Лысенко мрачно покачал головой.
– Подобные воспоминания нельзя похоронить, они постоянно восстают из мнимой могилы… Да и развод ещё не кончен. Хорошо ещё хоть то, что Станиславы нет здесь.
– Она уехала в Варшаву?
– Да, там у неё родные.
– Значит, она потеряла надежду выиграть дело?
– Какая же может быть у неё надежда?
– Но если она вернётся и пожелает видеться с сыном?
– Я никогда не допущу этого. Да она и не пожелает потребовать этого после того, что произошло. Она вполне узнала меня в тот час, когда мы расстались, и побоится во второй раз доводить меня до крайности.
– Но она может помимо тебя, тайно, достичь того, в чём ты отказываешь ей открыто.
– Это невозможно. Я зорко слежу за сыном, у меня надёжные слуги, – возразил Лысенко.
– Признаться откровенно, я считаю ошибкою с твоей стороны упрямое желание скрыть от сына, что его мать жива, – произнёс Зиновьев. – Хуже будет, если он узнает это от посторонних. И, наконец, когда-нибудь да придётся же тебе рассказать ему всё.

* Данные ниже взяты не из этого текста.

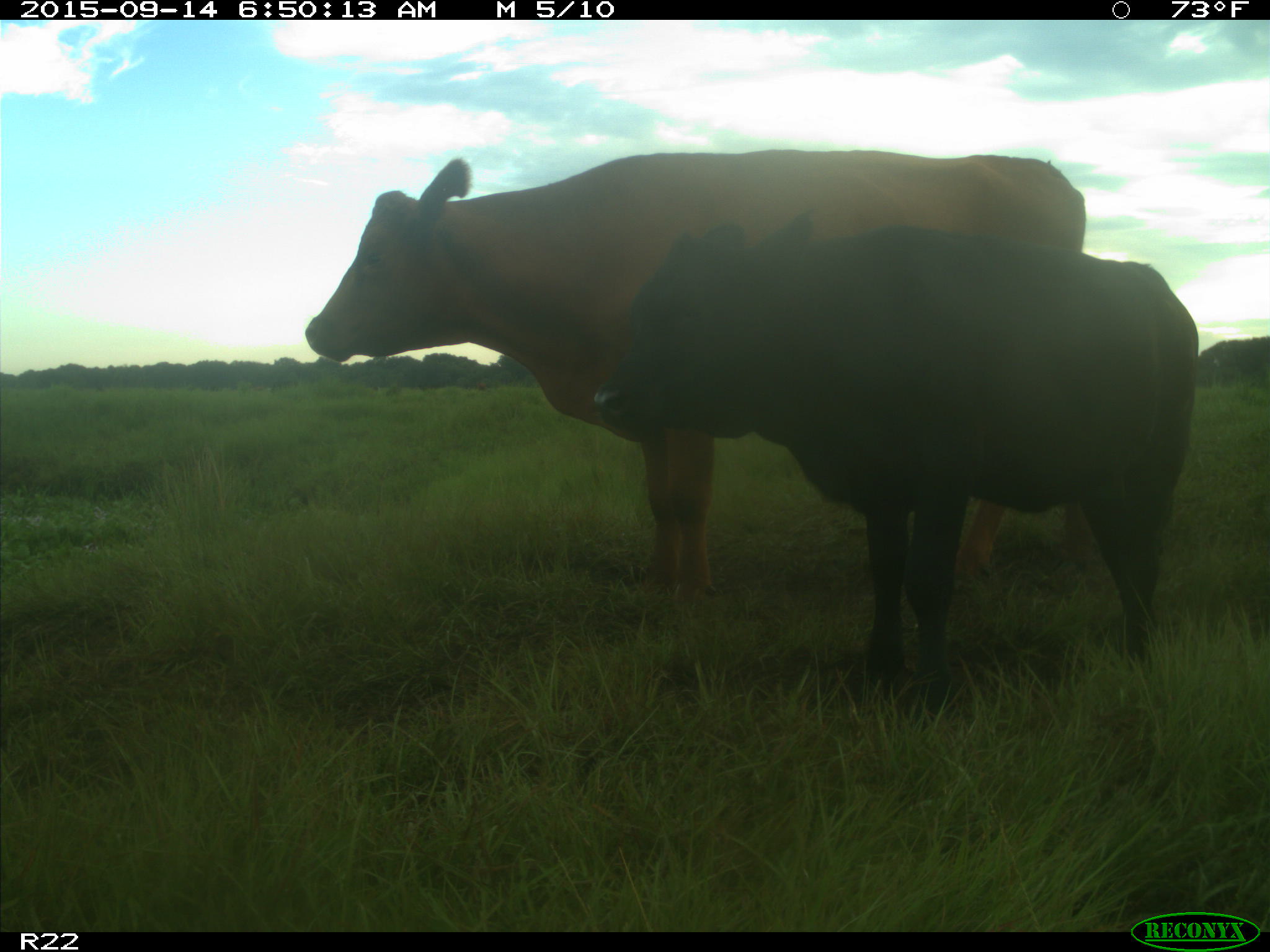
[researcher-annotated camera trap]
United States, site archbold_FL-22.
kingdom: Animalia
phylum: Chordata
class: Mammalia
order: Artiodactyla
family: Bovidae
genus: Bos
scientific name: Bos taurus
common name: domestic cow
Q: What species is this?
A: Bos taurus (domestic cow).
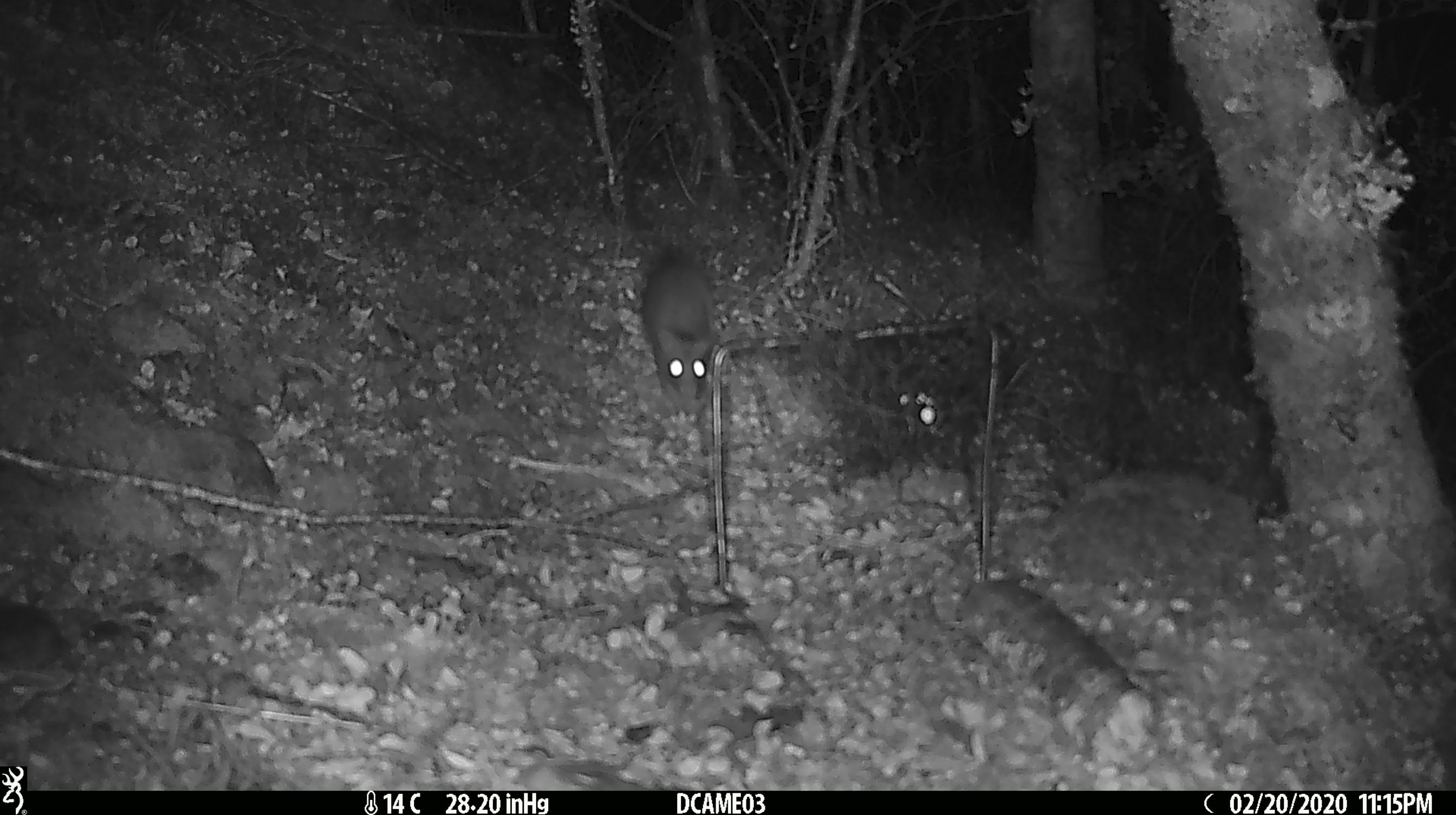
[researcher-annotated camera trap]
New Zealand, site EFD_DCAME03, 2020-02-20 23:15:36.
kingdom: Animalia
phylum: Chordata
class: Mammalia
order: Rodentia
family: Muridae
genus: Rattus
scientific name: Rattus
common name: rat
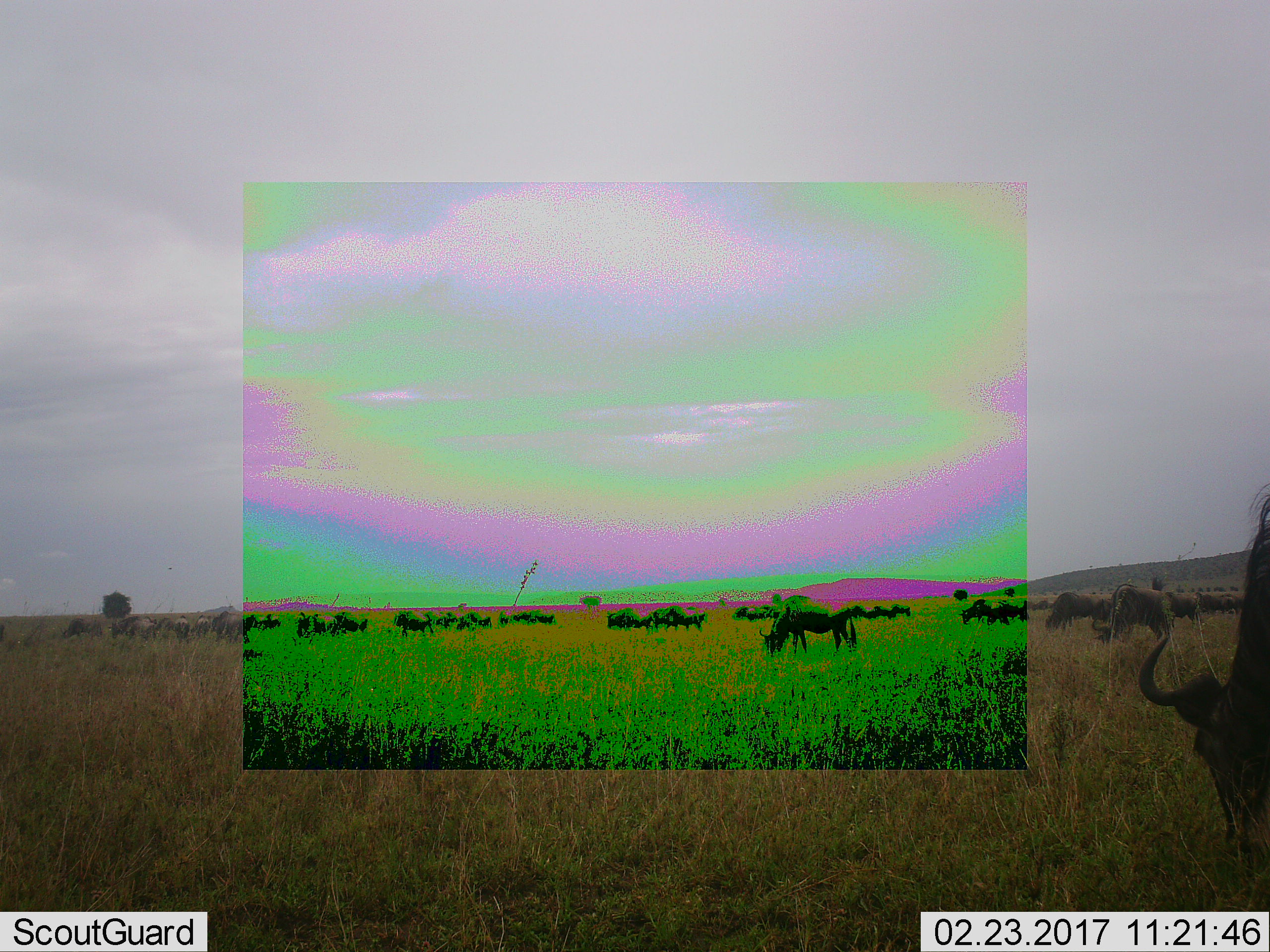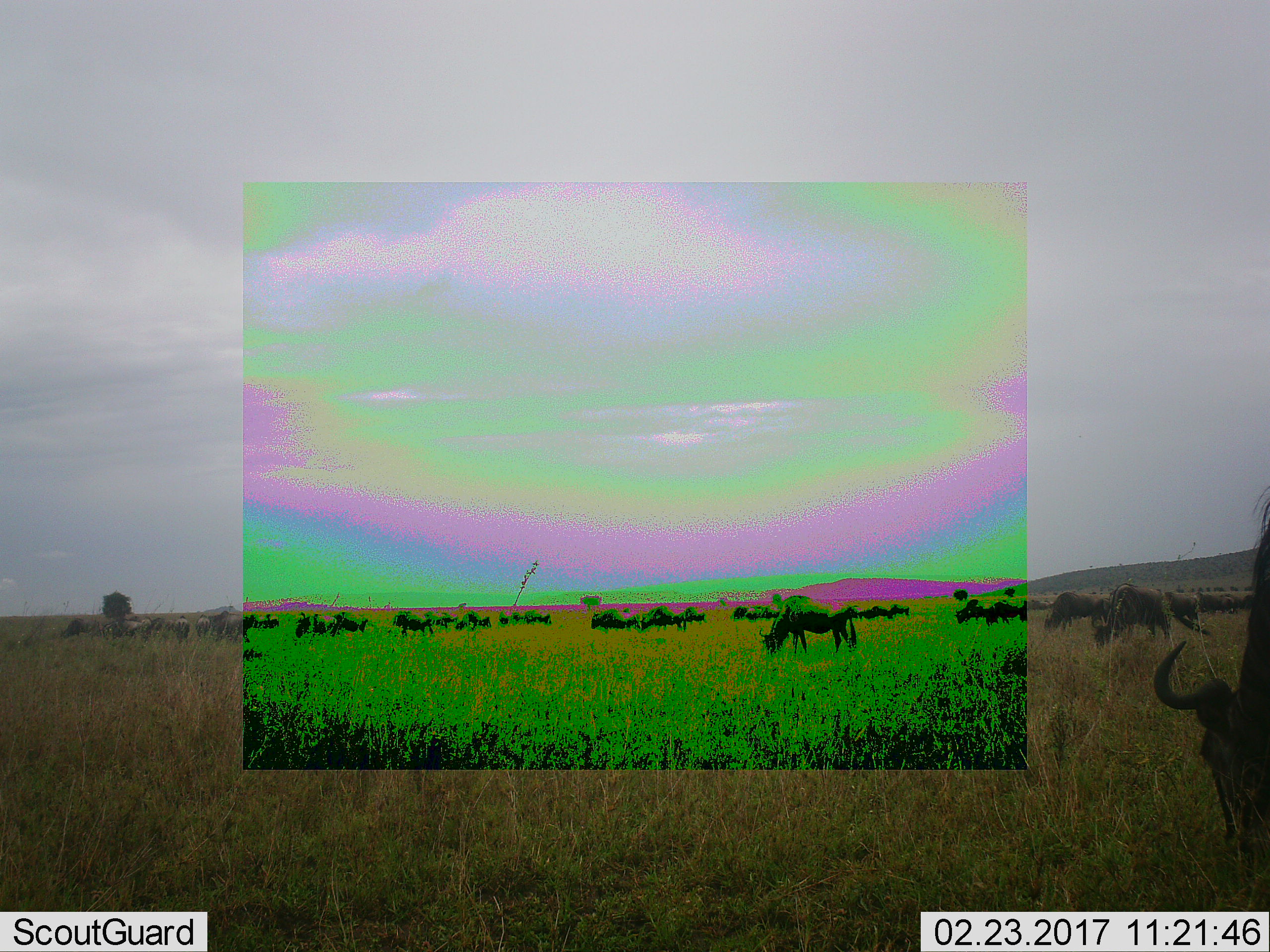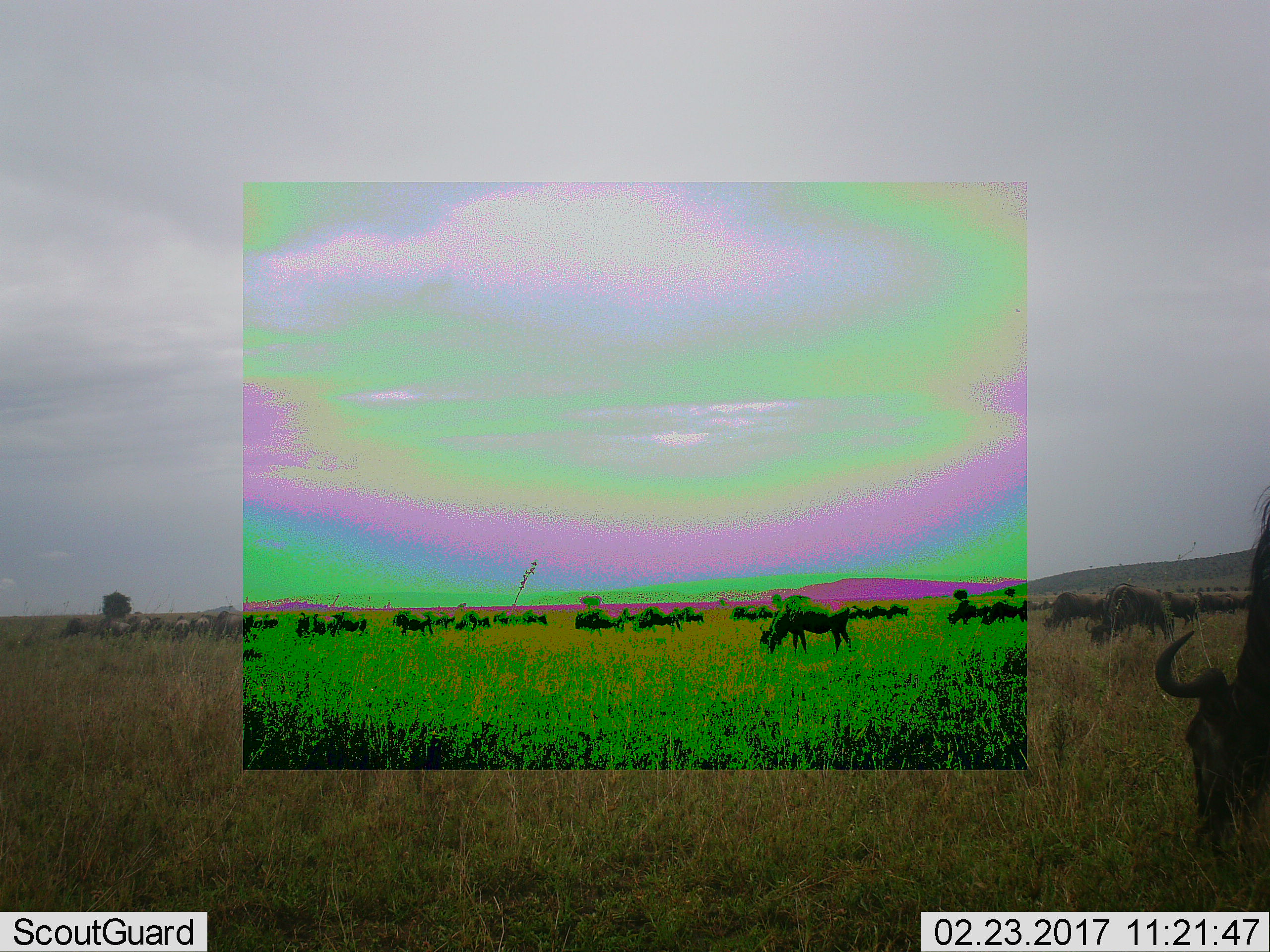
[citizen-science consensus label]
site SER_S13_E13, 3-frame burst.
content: unidentified animal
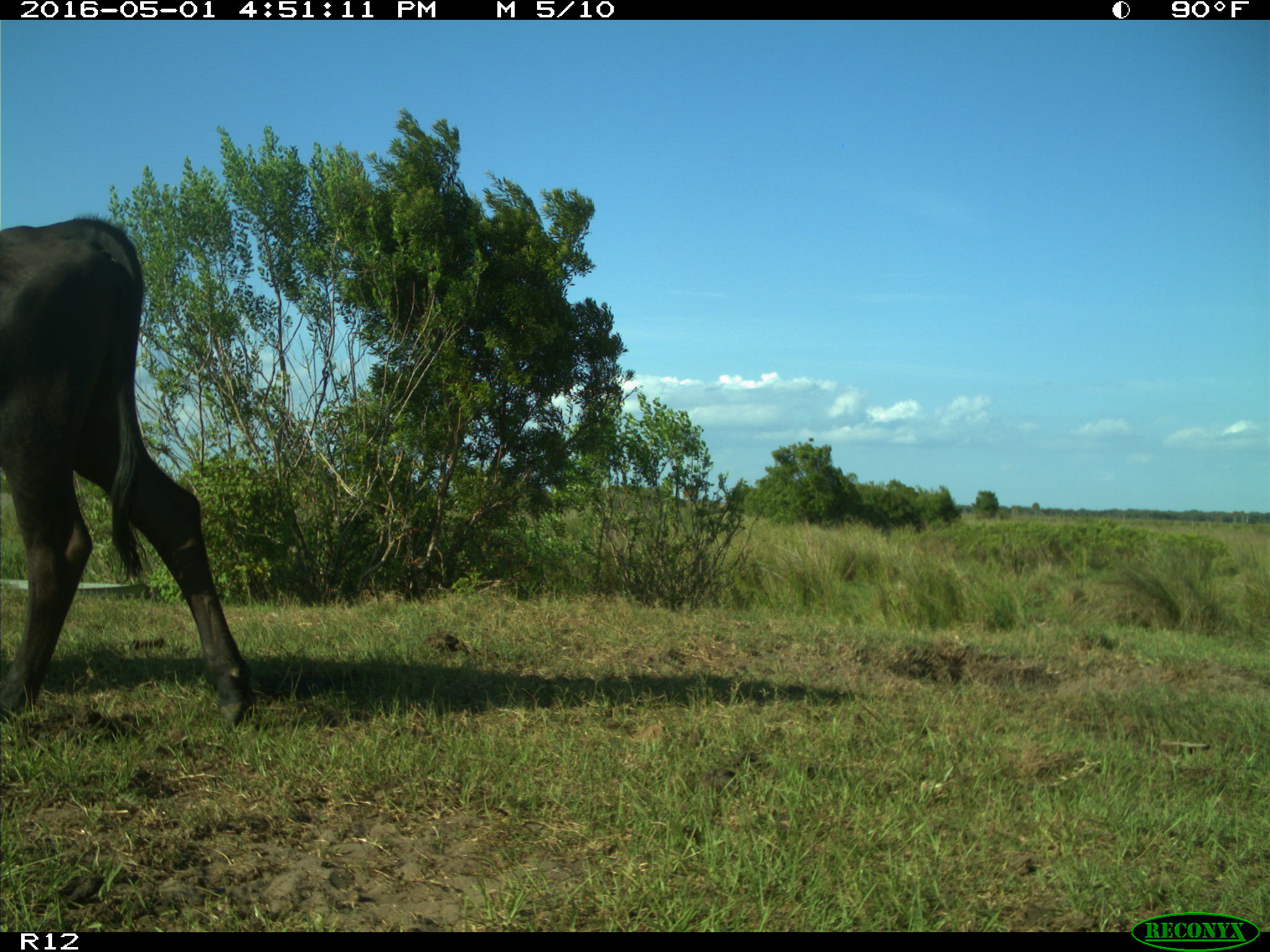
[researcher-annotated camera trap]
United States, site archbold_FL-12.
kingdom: Animalia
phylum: Chordata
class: Mammalia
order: Artiodactyla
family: Bovidae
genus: Bos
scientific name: Bos taurus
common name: domestic cow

– Может быть, когда он сделается юношей и самостоятельно вступит в жизнь. Теперь же он ребёнок и ничего не поймёт из той драмы, которая разыгралась в доме его отца.
– Пожалуй, ты прав… Но будь, по крайней мере, настороже… Ты знаешь свою жену, знаешь, чего можно от неё ждать.
– Да, я знаю её, – с горечью сказал Иван Осипович, – а потому-то и хочу оградить от неё моего сына. Он не должен дышать воздухом, отравленным её близостью, хотя бы в продолжение одного часа! Не беспокойся, я нисколько не скрываю от себя опасности, которая грозит мне при возвращении Станиславы, но пока Осип подле меня, бояться нечего, потому что ко мне она не приблизится, даю тебе слово.
– Будем надеяться, – ответил Сергей Семёнович, – но не забывай, что наибольшая опасность кроется в самом Осипе; он во всех отношениях – сын своей матери… На днях ты уезжаешь с ним к Полторацким, я слышал?..
– Да, на несколько дней… Рождение дочери, княжны Людмилы… Летом же Осип будет гостить у них, во время лагерей…
Зиновьев попрощался и вышел.
Иван Осипович снова направился к окну и уставился мрачным взором на частую сетку моросящего дождя.
«Сын своей матери», – припомнились ему слова Сергея Семёновича. Правда, не было никакой надобности слышать их от другого – он сам хорошо знал это. Именно это осознание и провело такие глубокие морщины на его лбу и вынудило у него такой тяжёлый вздох, так как уже около года он со всей энергией боролся с злополучною наследственностью сына.
Мысль о том, что мать может пожелать видеться с сыном, и раньше приходила ему в голову, но он старался отогнать её. Сегодня он получил от неё даже письмо с этой просьбою.
– Мой сын не знает, что его мать ещё жива, и пока не должен знать это. Я не хочу, чтобы он видел её, говорил с нею, и этого не будет! Я, надеюсь, сумею помешать этому.
Иван Осипович высказал эту мысль вслух и так ударил потухшей трубкой об пол, что она разбилась на мелкие черепки.
Вбежавший казачок бросился подбирать осколки.
– Свежую! – крикнул майор, бросая ему чубук.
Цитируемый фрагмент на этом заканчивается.